Intriguingly, CD5^low subset showed higher expression of genes associated with undifferentiated naïve- or central-memory T cells, while CD5^high population exhibited a signature of terminal differentiation or exhaustion. CD5^low T cells expressed higher levels of Satb1, a transcriptional regulator involved in repression of PD-1 locus and maintaining T-cell responsiveness to antigen in autoimmunity [26, 27]. Consistent with this observation, CD5^low cells had reduced levels of PD-1 expression (Supporting Information Fig. S4). In addition, CD5^high T cells exhibited increased expression of inhibitory receptors Lag3, Tigit, and the marker of anergy Folr4, characteristic of terminally differentiated T cells (Fig. 5A and B). This transcriptional increase was confirmed at the protein level (Supporting Information Fig. S4). In contrast, CD5^low cells expressed a number of genes reminiscent of naïve- or central-memory T-cell phenotype, including higher levels of Ccr7, Sell (CD62L), and Il7r (Fig. 5B and E). This observation was also confirmed at the protein level (Fig. 2, Supporting Information Figs. S1 and S4). Overall, our data showed that CD4⁺ T cells infiltrating pancreatic islets of prediabetic NOD mice are heterogeneous in their level of differentiation, effector function, and TCR repertoire, but it was unclear how these differences affect their capacity to cause disease.

CD4⁺ CD5^low islet-infiltrating T cells induce diabetes upon transfer

Since CD5^high cells exhibited all the characteristics of activated effector T cells, while CD5^low cells had a nonactivated, potentially bystander, phenotype we wanted to compare intrinsic autoimmune potential of the two populations in a transfer model of diabetes. Given that CD5^low cells exhibited reduced TCR activation at the tissue site indicating their low reactivity for tissue antigen, we predicted that this cell population would have a reduced ability to home to the pancreas and cause beta-cell damage. We sorted CD5^high and CD5^low CD4⁺ Tconvs from infiltrated islets of prediabetic female NOD.Foxp3^GFP mice, and transferred cells into NOD.TCRα⁻/⁻ recipients. Mice that received CD5^high subset exhibited accelerated diabetes development starting at 5 weeks after transfer, compared with the group that received CD5^low T cells, in which diabetes onset was delayed by 3 weeks (Fig. 6A).
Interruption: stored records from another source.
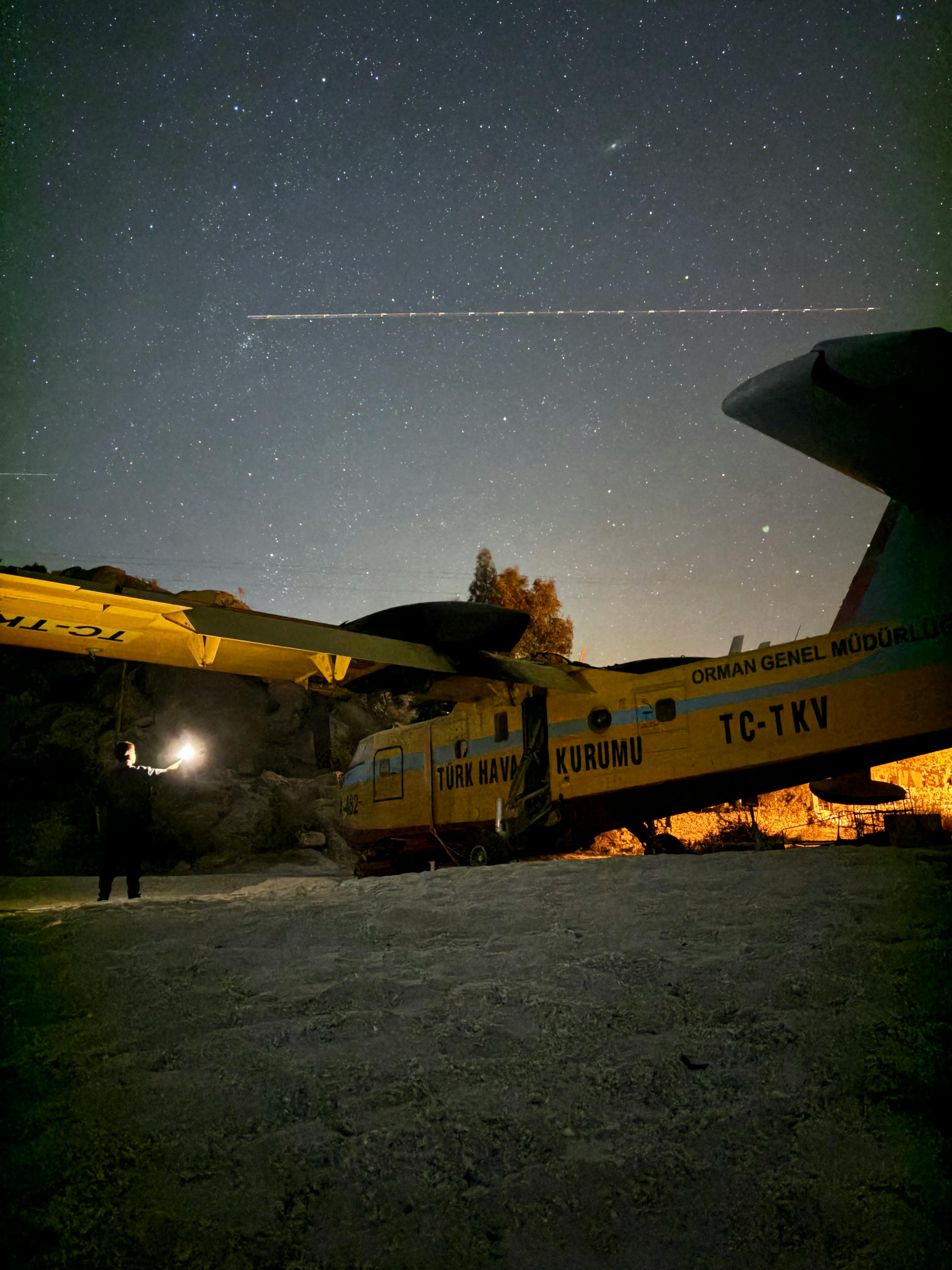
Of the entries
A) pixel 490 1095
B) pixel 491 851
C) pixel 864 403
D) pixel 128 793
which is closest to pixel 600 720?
pixel 491 851

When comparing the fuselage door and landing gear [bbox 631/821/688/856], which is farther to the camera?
landing gear [bbox 631/821/688/856]

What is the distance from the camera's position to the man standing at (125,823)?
7027mm

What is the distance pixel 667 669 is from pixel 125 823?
659 centimetres

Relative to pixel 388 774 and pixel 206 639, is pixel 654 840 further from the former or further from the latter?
pixel 206 639

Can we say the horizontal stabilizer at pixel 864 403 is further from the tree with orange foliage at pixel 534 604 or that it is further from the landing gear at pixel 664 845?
the tree with orange foliage at pixel 534 604

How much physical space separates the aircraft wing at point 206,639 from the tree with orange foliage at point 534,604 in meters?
18.4

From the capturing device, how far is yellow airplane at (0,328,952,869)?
18.5ft

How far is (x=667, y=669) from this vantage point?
28.5ft

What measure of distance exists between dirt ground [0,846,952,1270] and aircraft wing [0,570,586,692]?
3.69 metres

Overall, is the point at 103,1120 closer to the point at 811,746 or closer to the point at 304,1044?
the point at 304,1044

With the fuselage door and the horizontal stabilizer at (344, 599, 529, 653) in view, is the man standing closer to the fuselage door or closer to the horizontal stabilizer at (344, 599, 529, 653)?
the horizontal stabilizer at (344, 599, 529, 653)

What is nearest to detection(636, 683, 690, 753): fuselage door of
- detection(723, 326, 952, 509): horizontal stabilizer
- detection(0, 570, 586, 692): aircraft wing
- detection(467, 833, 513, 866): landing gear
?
detection(0, 570, 586, 692): aircraft wing

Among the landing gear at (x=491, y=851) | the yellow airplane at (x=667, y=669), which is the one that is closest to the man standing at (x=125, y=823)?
the yellow airplane at (x=667, y=669)

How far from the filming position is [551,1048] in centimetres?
246
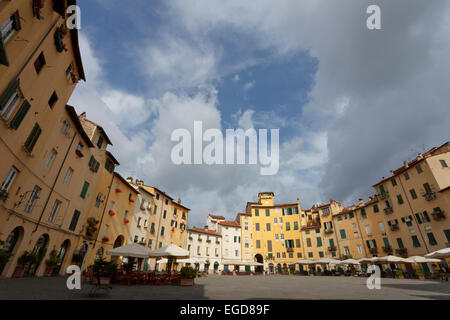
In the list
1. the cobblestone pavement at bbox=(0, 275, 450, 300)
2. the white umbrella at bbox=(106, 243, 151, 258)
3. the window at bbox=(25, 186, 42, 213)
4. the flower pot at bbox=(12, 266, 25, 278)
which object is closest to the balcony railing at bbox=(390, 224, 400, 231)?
the cobblestone pavement at bbox=(0, 275, 450, 300)

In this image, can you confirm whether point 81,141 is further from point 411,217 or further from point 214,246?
point 411,217

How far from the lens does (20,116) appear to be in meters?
12.0

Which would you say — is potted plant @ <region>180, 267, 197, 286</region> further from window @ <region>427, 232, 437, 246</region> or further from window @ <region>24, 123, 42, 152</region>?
window @ <region>427, 232, 437, 246</region>

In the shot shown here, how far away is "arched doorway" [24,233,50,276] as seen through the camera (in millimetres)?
14801

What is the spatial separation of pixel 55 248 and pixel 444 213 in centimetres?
4099

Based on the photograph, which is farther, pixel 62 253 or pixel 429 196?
→ pixel 429 196

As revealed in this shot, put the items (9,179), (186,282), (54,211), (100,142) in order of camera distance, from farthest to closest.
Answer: (100,142), (54,211), (186,282), (9,179)

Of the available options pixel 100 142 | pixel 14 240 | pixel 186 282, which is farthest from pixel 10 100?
pixel 186 282

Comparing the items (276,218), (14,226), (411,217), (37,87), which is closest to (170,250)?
(14,226)

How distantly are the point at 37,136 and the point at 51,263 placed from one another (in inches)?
395

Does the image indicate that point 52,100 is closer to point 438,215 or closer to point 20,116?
point 20,116

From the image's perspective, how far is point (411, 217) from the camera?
1193 inches

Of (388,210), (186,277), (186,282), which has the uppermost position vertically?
(388,210)

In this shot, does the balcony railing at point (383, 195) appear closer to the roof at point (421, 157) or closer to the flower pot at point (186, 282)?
the roof at point (421, 157)
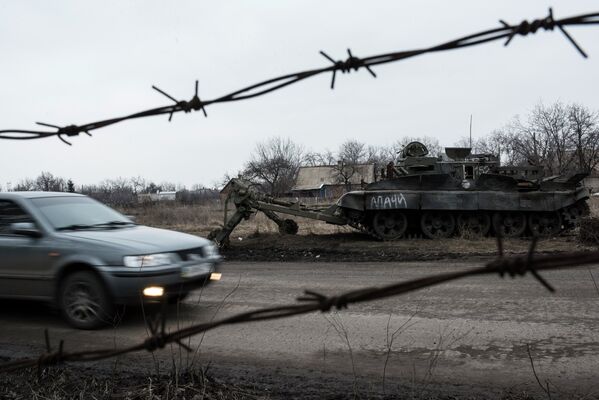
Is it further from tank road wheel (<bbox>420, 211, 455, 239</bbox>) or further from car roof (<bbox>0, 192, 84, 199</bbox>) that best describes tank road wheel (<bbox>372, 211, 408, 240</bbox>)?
car roof (<bbox>0, 192, 84, 199</bbox>)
Strikingly, both of the T-cell subsets induced diabetes in 100% of mice within 18 weeks post-transfer. Histological analysis confirmed that both CD5^high and CD5^low cells infiltrated the pancreatic islets and induced insulitis, which could be observed as early as 6 weeks post-transfer (Fig. 6B–D). Consistent with the delayed diabetes induction, insulitis was reduced in CD5^low recipient mice at this early time point. Nevertheless, about 40% of islets in CD5^low-recipient mice exhibited some level of insulitis, and about 18% of islets had lymphocytic penetration of more than 75% of the islet (Fig. 6D). These observations further confirm the ability of CD5^low cells to infiltrate the pancreatic islets and induce islet damage. Importantly, the differences in the levels of CD5 expression of the two sorted populations were maintained post-transfer and were consistent among the examined organs irrespective of antigen availability (Fig. 6E and F). These results show that although CD5^low population seemed “dormant”, it had a strong pathogenic potential.
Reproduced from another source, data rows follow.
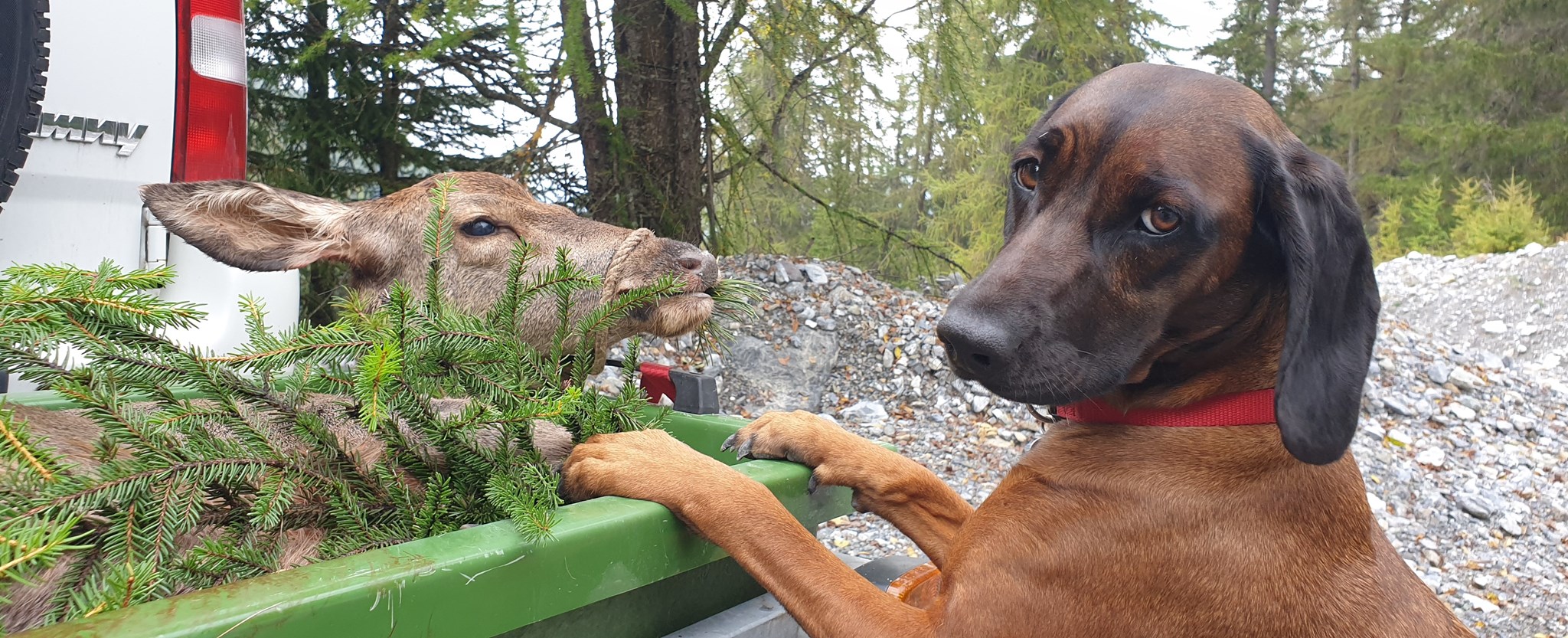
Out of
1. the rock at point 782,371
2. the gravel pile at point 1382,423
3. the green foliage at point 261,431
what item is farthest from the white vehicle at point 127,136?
the rock at point 782,371

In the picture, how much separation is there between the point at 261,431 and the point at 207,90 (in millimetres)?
2193

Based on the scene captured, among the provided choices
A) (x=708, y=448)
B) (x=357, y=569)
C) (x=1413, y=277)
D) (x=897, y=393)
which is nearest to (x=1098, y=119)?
(x=708, y=448)

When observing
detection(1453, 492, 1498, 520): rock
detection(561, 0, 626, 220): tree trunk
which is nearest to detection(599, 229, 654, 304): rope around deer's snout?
detection(561, 0, 626, 220): tree trunk

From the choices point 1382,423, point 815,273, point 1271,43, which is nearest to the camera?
point 1382,423

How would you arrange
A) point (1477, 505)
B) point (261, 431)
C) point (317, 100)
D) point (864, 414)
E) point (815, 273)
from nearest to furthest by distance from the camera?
→ 1. point (261, 431)
2. point (317, 100)
3. point (1477, 505)
4. point (864, 414)
5. point (815, 273)

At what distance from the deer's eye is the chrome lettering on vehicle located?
123cm

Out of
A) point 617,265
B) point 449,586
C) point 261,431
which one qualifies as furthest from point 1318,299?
point 261,431

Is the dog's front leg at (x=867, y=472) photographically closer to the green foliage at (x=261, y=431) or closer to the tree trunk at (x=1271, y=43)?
the green foliage at (x=261, y=431)

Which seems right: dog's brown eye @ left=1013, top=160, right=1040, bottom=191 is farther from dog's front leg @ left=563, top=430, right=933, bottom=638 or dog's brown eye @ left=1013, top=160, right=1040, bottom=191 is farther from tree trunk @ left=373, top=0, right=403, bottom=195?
tree trunk @ left=373, top=0, right=403, bottom=195

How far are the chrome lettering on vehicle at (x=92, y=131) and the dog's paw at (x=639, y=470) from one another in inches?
82.1

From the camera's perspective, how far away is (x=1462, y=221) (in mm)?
28766

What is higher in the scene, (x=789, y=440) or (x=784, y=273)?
(x=784, y=273)

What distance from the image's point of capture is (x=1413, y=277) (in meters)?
20.3

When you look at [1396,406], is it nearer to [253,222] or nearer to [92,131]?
[253,222]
We next assessed whether the delay in disease development in our transfer model was due to reduced infiltration, expansion, or effector function of CD5^low cells. There was no difference in the number of CD4⁺ T cells in the spleens or the islets of the two groups at the endpoint, suggesting that the two cell subsets survive, expand, and can reach similar levels of islet infiltration (Supporting Information Fig. S5A). CD69, PD-1, and Lag3 activation markers were equivalently upregulated on both CD5^high and CD5^low cells post-transfer (Supporting Information Fig. S5B–D). Previous studies have shown that CD5^high T cells were more equipped at differentiating into Foxp3⁺ cells [28]. Although the proportion of Foxp3⁺ regulatory T cells in CD5^high and CD5^low subsets was variable (0–12%), there was no significant difference between the two populations in either spleens or islets (Supporting Information Fig. S5E). Intriguingly, we observed that CD5^low cells acquired markers of anergy (FR4 and CD73) in the draining pancreatic draining LNs; however, the anergic phenotype was lower at the tissue site (Supporting Information Fig. S5F). Thus, CD5^high and a significant proportion of CD5^low Tconvs were able to avoid anergy and ultimately cause diabetes.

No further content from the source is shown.